PROBLEM TO SOLVE — An exact transcription of the entries is required, with none of the pictures carried over.

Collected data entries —
● ● ●

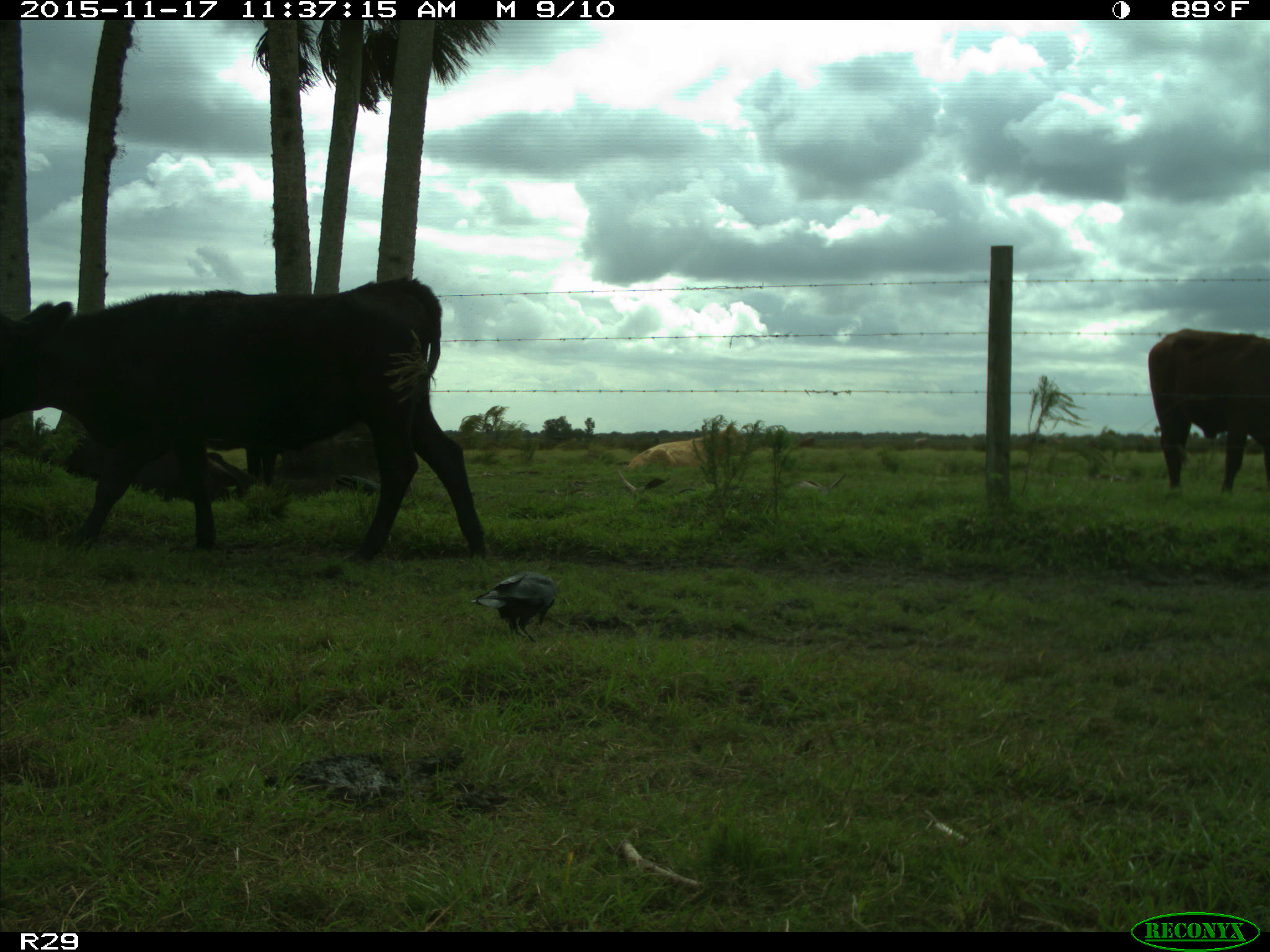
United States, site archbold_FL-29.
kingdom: Animalia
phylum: Chordata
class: Mammalia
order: Artiodactyla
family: Bovidae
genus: Bos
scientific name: Bos taurus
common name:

● ● ●

ANSWER BOX —
United States, site archbold_FL-29.
kingdom: Animalia
phylum: Chordata
class: Mammalia
order: Artiodactyla
family: Bovidae
genus: Bos
scientific name: Bos taurus
common name:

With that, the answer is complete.